One of the reasons I prefer the term soul over the term Christ as a reference to our spiritual essence, is because of what happens in our mind when we use the latter, biblical designation. It shoots back to a point in history 2,000 years ago. Likewise, using the combination, Jesus Christ, as representing one who fully achieved a consciousness of his oneness with God suggests an impossible standard of spiritual achievement to most of us. Thinking of Jesus as a man who fully awakened to his soul dissolves this perceived barrier and places his example in a more practical light. If he said, as I believe he implied, I am expressing the completeness of my soul and you can do the same, I would find this much less intimidating than holding, as my highest spiritual aspiration, the attainment of Christ Consciousness. It turns my focus from the man Jesus to my own soul, which is exactly where it needs to be if I’m to make any spiritual headway.
If we can clear away our many preconceptions of the true meaning of the Christmas story, we can see a beautiful depiction of our own path to enlightenment. Mary is presented as a virgin pregnant with a very special child. Joseph is troubled by this, for he knows that he is not the father. He makes the decision to quietly put marriage plans aside and move on with his life, without Mary. In a dream, however, he is told the special circumstances and that he should go ahead with the marriage.
Mary represents the intuitive aspect of our being. It is through Mary that the soul (the Christ child) is born into our field of awareness. Most people believe this birth happens through Joseph, the intellect, through intense study and continued exposure to spiritual ideas. Joseph had to be asleep before he could get an understanding through a dream of what was taking place.
The intellect does not participate in grasping and expressing the soul. Filling Joseph with spiritual ideas is not the goal. Our goal is to allow the soul to emerge into our field of awareness, a process that occurs through our intuitively focused times of quiet meditation. By “quiet” we mean that we are to give Joseph a time out. Let him become the observer rather than a needed participant in the soul’s coming forth.
The self-image is the child of Joseph. This is the senses-based, body-oriented aspect of consciousness that most of us live from. Jesus had brothers and sisters, but none rose to the spiritual level he is assigned.

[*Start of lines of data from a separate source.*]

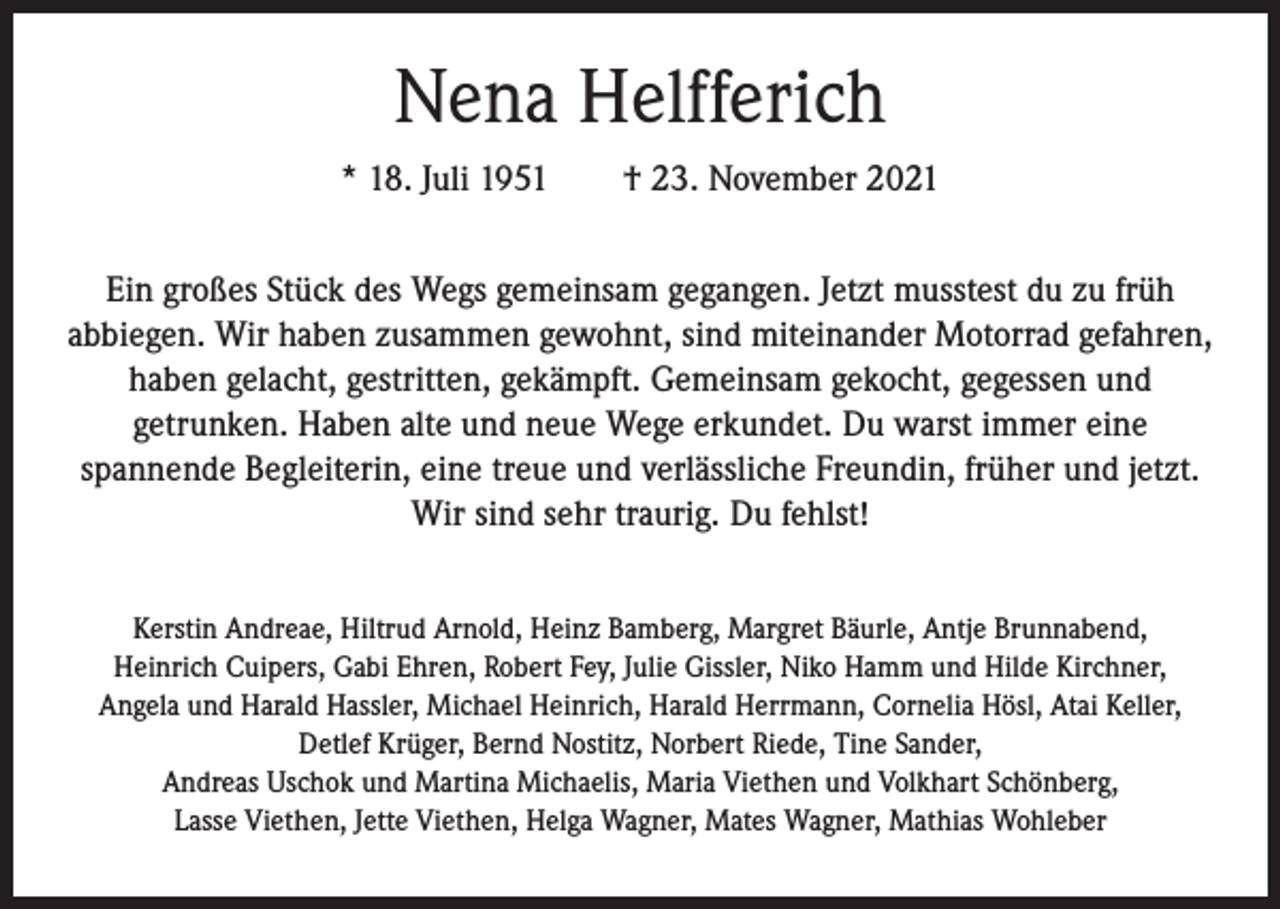 Nena Helfferich

* 18. Juli 1951 † 23. November 2021

Ein großes Stück des Wegs gemeinsam gegangen. Jetzt musstest du zu früh abbiegen. Wir haben zusammen gewohnt, sind miteinander Motorrad gefahren, haben gelacht, gestritten, gekämpft. Gemeinsam gekocht, gegessen und getrunken. Haben alte und neue Wege erkundet. Du warst immer eine spannende Begleiterin, eine treue und verlässliche Freundin, früher und jetzt. Wir sind sehr traurig. Du fehlst!

Kerstin Andreae, Hiltrud Arnold, Heinz Bamberg, Margret Bäurle, Antje Brunnabend, Heinrich Cuipers, Gabi Ehren, Robert Fey, Julie Gissler, Niko Hamm und Hilde Kirchner, Angela und Harald Hassler, Michael Heinrich, Harald Herrmann, Cornelia Hösl, Atai Keller, Detlef Krüger, Bernd Nostitz, Norbert Riede, Tine Sander, Andreas Uschok und Martina Michaelis, Maria Viethen und Volkhart Schönberg, Lasse Viethen, Jette Viethen, Helga Wagner, Mates Wagner, Mathias Wohleber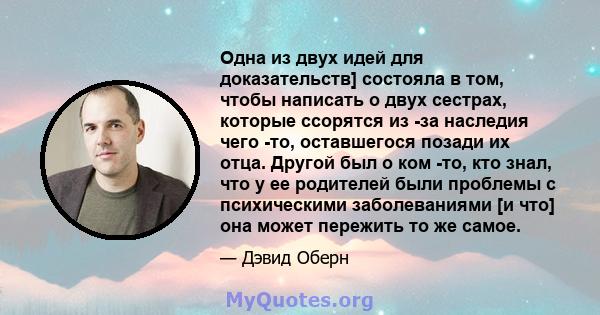 Одна из двух идей для доказательств] состояла в том, чтобы написать о двух сестрах, которые ссорятся из -за наследия чего -то, оставшегося позади их отца. Другой был о ком -то, кто знал, что у ее родителей были проблемы с психическими заболеваниями [и что] она может пережить то же самое.

— Дэвид Оберн

MyQuotes.org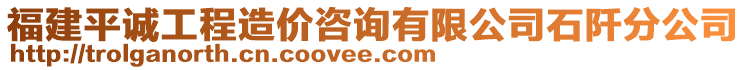 福建平诚工程造价咨询有限公司石阡分公司
http://trolganorth.cn.coovee.com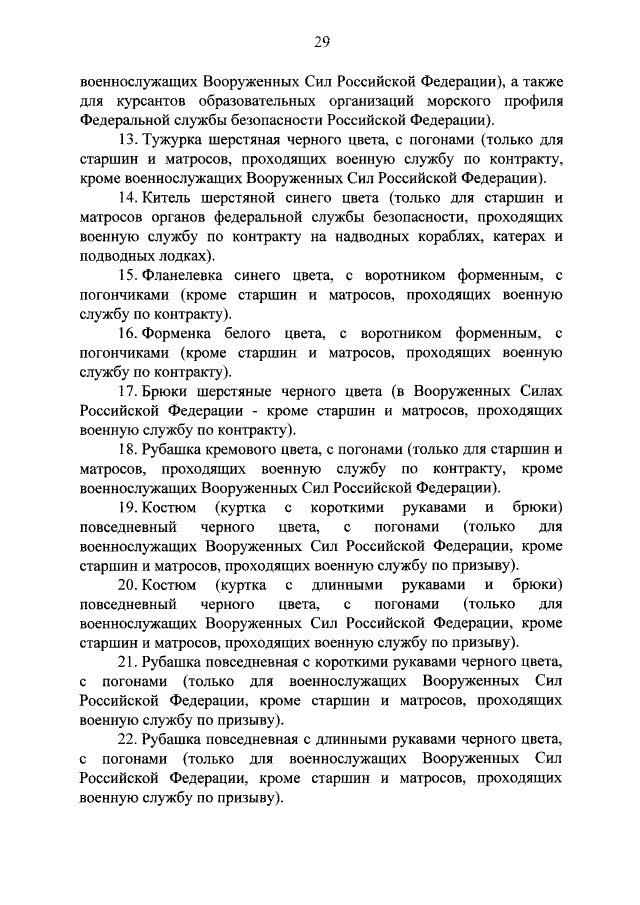 29

военнослужащих Вооруженных Сил Российской Федерации), а также для курсантов образовательных организаций морского профиля Федеральной службы безопасности Российской Федерации).

13. Тужурка шерстяная черного цвета, с погонами (только для старшин и матросов, проходящих военную службу по контракту, кроме военнослужащих Вооруженных Сил Российской Федерации).

14. Китель шерстяной синего цвета (только для старшин и матросов органов федеральной службы безопасности, проходящих военную службу по контракту на надводных кораблях, катерах и подводных лодках).

15. Фланелевка синего цвета, с воротником форменным, с погончиками (кроме старшин и матросов, проходящих военную службу по контракту).

16. Форменка белого цвета, с воротником форменным, с погончиками (кроме старшин и матросов, проходящих военную службу по контракту).

17. Брюки шерстяные черного цвета (в Вооруженных Силах Российской Федерации - кроме старшин и матросов, проходящих военную службу по контракту).

18. Рубашка кремового цвета, с погонами (только для старшин и матросов, проходящих военную службу по контракту, кроме военнослужащих Вооруженных Сил Российской Федерации).

19. Костюм (куртка с короткими рукавами и брюки) повседневный черного цвета, с погонами (только для военнослужащих Вооруженных Сил Российской Федерации, кроме старшин и матросов, проходящих военную службу по призыву).

20. Костюм (куртка с длинными рукавами и брюки) повседневный черного цвета, с погонами (только для военнослужащих Вооруженных Сил Российской Федерации, кроме старшин и матросов, проходящих военную службу по призыву).

21. Рубашка повседневная с короткими рукавами черного цвета, с погонами (только для военнослужащих Вооруженных Сил Российской Федерации, кроме старшин и матросов, проходящих военную службу по призыву).

22. Рубашка повседневная с длинными рукавами черного цвета, с погонами (только для военнослужащих Вооруженных Сил Российской Федерации, кроме старшин и матросов, проходящих военную службу по призыву).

The soul is different from these intellectual offspring. Joseph’s role as a father shifts into that of nurturing the forthcoming into consciousness of the soul. Quoting Psalms, Jesus pointed out that all will be taught by God. Joseph becomes a student of the soul. He is influenced by it rather than it by him.

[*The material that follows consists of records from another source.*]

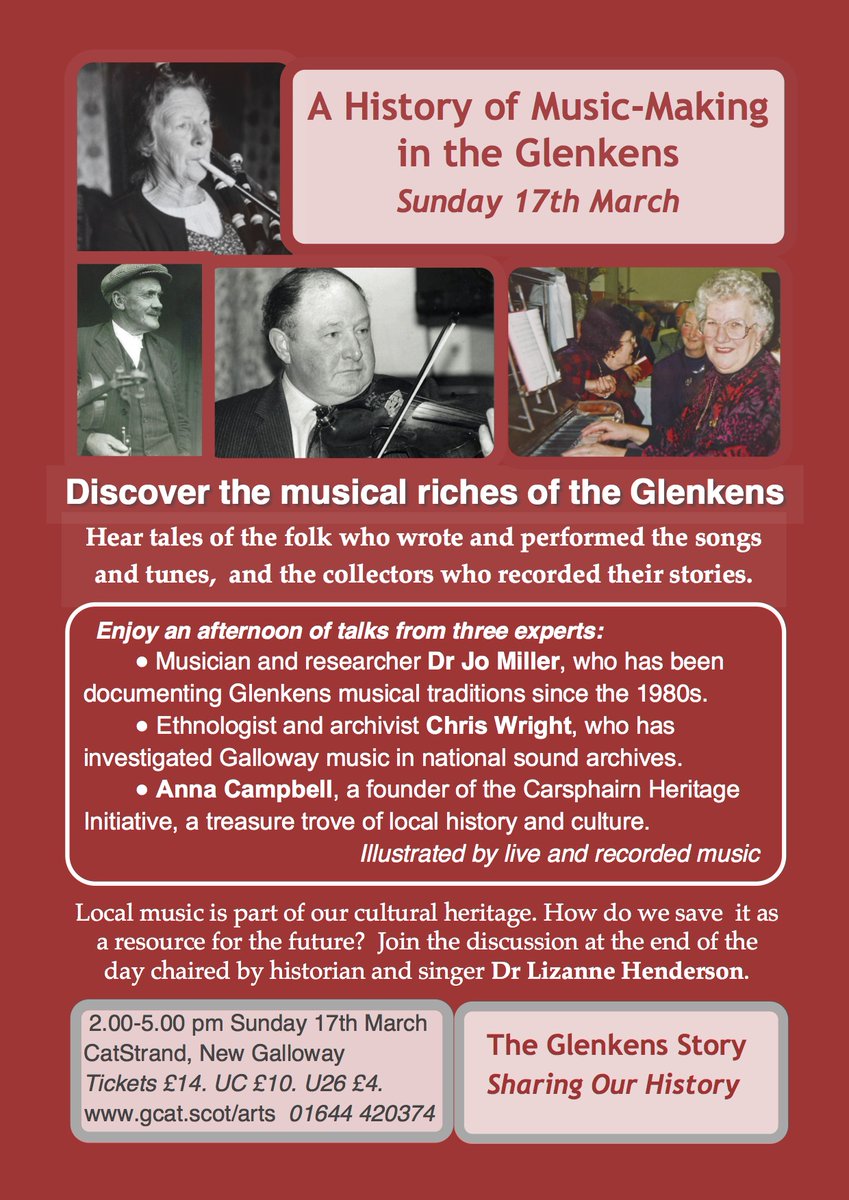 A History of Music-Making in the Glenkens
Sunday 17th March

Discover the musical riches of the Glenkens

Hear tales of the folk who wrote and performed the songs and tunes, and the collectors who recorded their stories.

Enjoy an afternoon of talks from three experts:
• Musician and researcher Dr Jo Miller, who has been documenting Glenkens musical traditions since the 1980s.
• Ethnologist and archivist Chris Wright, who has investigated Galloway music in national sound archives.
• Anna Campbell, a founder of the Carsphairn Heritage Initiative, a treasure trove of local history and culture.
Illustrated by live and recorded music

Local music is part of our cultural heritage. How do we save it as a resource for the future? Join the discussion at the end of the day chaired by historian and singer Dr Lizanne Henderson.

2.00-5.00 pm Sunday 17th March
CatStrand, New Galloway
Tickets £14. UC £10. U26 £4.
www.gcat.scot/arts 01644 420374

The Glenkens Story
Sharing Our History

The intellect inadvertently encases the soul in concepts that become unnatural barriers to its expression. We hear nothing of Joseph in Jesus’ later years, which can represent a condition free of spiritual preconception, one that is fully motivated by the soul.
Many on the spiritual path put away Mary and refuse to take her as our wife. We follow the tradition of bolstering Joseph, thinking that the more spiritual information we cram into our heads, the more spiritually evolved we will be. Nothing could be further from the truth. The so-called Immaculate Conception has already occurred in each of us. The soul is fully present and awaiting passage into expression through that virgin, intuitive channel of Mary. Virginity in this regard, is a pathway untouched by the conceptualizing antics of the intellect.

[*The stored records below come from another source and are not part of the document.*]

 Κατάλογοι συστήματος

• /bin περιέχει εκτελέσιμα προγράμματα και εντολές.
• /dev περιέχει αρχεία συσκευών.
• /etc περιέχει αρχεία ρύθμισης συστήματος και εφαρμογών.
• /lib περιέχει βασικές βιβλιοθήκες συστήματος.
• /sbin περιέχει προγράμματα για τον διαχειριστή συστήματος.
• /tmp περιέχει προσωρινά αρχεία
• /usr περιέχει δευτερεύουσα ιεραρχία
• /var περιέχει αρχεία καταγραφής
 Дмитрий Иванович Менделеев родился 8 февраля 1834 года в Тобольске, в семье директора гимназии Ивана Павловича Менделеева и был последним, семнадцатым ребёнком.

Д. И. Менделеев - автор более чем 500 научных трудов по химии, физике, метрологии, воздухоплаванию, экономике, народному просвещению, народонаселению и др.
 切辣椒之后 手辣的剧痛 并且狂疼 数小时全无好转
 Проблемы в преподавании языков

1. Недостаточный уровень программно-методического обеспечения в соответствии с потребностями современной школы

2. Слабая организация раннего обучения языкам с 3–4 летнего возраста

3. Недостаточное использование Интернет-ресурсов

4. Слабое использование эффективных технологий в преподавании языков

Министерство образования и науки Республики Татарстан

We’ve all received the announcement from the angelic host. Our desire to be and express more is the soul announcing itself. Our converting this desire into a quest to build the intellect postpones the actual birth of the soul into our field of awareness.
This is the mystery embodied in the Christmas story, a mystery that will remain hidden and unsolved until our Joseph side agrees to let go of the reins and take Mary as our wife.